Acanthodraco

Scientific classification
- Kingdom: Animalia
- Phylum: Chordata
- Class: Actinopterygii
- Order: Perciformes
- Family: Bathydraconidae
- Genus: Acanthodraco Skóra (pl), 1995
- Species: A. dewitti
- Binomial name: Acanthodraco dewitti Skóra, 1995

= Acanthodraco =

- Authority: Skóra, 1995
- Parent authority: Skóra (pl), 1995

Species of fish

Acanthodraco is a monotypic genus of marine ray-finned fish belonging to the family Bathydraconidae, the Antarctic dragonfishes, its only species is DeWitt's dragonfish (Acanthodraco dewitti). They are found in the Southern Ocean and the southeastern Pacific Ocean.

Acanthodraco was first formally described as a genus by the Polish ichthyologist Krzysztof Edward Skóra in 1995 when he was describing its only species Acanthodraco dewitti. The type locality of A. dewitti is the South Shetland Islands. The genus name is a compound of acanthus, which means "thorn" or "spine" alluding to the higher number spines on the operculum than related genera, and draco Meaning "dragon", a common suffix in the scientific names of notothenioid fishes. The specific name honours the American ichthyologist Hugh Hamilton DeWitt, a renowned worker on notothenioid fishes.

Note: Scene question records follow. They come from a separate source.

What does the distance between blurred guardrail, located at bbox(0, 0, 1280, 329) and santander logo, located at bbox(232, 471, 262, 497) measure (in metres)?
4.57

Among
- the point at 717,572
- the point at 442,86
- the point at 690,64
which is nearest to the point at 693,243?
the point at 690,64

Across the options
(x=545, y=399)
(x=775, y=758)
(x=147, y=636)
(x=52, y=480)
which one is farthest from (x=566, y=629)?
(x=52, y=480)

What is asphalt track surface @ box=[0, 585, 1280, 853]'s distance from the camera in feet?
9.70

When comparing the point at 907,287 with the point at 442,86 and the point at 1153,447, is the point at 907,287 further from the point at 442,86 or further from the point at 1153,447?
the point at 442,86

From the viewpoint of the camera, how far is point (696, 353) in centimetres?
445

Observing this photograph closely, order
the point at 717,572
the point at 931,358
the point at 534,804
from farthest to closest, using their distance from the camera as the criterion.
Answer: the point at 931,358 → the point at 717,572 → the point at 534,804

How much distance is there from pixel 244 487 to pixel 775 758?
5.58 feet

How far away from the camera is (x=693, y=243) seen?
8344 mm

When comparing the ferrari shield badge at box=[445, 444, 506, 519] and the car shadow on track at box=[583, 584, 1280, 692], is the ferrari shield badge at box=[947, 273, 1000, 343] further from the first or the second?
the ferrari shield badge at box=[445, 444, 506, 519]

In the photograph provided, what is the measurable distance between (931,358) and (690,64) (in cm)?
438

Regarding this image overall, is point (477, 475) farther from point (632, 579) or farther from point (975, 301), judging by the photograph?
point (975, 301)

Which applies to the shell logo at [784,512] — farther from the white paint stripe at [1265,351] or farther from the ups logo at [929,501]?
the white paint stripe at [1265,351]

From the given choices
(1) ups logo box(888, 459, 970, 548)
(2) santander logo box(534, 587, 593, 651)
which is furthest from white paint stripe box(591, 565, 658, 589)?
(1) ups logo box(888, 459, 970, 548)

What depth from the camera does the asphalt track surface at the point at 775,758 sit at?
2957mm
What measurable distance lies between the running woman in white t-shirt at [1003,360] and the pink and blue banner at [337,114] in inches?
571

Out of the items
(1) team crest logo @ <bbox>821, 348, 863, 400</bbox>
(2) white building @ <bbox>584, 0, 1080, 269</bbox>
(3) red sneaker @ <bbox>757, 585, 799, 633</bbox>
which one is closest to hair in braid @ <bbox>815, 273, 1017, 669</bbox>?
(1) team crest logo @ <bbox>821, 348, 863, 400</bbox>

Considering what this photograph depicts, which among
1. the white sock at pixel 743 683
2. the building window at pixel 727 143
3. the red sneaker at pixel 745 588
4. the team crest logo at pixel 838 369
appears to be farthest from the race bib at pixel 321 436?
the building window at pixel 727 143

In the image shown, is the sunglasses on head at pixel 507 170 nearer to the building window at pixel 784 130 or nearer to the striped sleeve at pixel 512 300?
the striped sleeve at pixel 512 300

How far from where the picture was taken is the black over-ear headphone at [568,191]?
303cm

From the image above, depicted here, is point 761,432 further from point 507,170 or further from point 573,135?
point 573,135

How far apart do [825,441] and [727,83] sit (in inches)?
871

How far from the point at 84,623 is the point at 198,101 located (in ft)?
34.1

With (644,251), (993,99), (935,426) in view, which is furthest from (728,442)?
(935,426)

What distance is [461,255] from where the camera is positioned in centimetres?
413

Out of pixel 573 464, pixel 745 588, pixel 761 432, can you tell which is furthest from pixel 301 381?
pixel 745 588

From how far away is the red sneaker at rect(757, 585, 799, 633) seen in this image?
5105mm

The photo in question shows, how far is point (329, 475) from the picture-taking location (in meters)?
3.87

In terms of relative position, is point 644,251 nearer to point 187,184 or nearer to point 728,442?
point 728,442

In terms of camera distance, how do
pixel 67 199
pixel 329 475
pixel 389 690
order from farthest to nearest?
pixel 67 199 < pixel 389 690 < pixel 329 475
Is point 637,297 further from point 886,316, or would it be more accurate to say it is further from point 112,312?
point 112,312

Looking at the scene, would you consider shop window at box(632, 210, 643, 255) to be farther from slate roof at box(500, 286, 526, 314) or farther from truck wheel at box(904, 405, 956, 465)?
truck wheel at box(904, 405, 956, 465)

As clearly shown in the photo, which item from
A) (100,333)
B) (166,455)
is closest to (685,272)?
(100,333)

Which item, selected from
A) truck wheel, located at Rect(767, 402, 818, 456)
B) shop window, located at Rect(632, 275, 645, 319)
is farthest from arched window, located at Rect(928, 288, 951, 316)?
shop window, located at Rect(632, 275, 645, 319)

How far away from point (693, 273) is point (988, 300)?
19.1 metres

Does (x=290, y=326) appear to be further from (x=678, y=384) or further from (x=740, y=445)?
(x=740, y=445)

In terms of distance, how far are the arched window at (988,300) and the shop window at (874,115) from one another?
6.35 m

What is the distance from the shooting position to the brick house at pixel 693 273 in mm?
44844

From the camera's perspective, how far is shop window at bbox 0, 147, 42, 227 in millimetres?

Acanthodraco is a bathydemersal fish found at depths of at least 255 m and since the original description has been found in the Ross Sea and in the southeastern Pacific Ocean off Chile. A. dewitti probably has a Circumpolar distribution around the Antarctic and is replaced in the seas around South Georgia by the similar Psilodraco breviceps. Two specimens from the Ross Sea had standard lengths of 125 mm and 128 mm respectively. They had 27 rays in the dorsal fin and 25-26 rays in the anal fin. These specimens were of either sex and their gonads were developing towards spawning. This alongside the presence of postlarvae in Terra Nova Bay suggest this species spawns in the Ross Sea.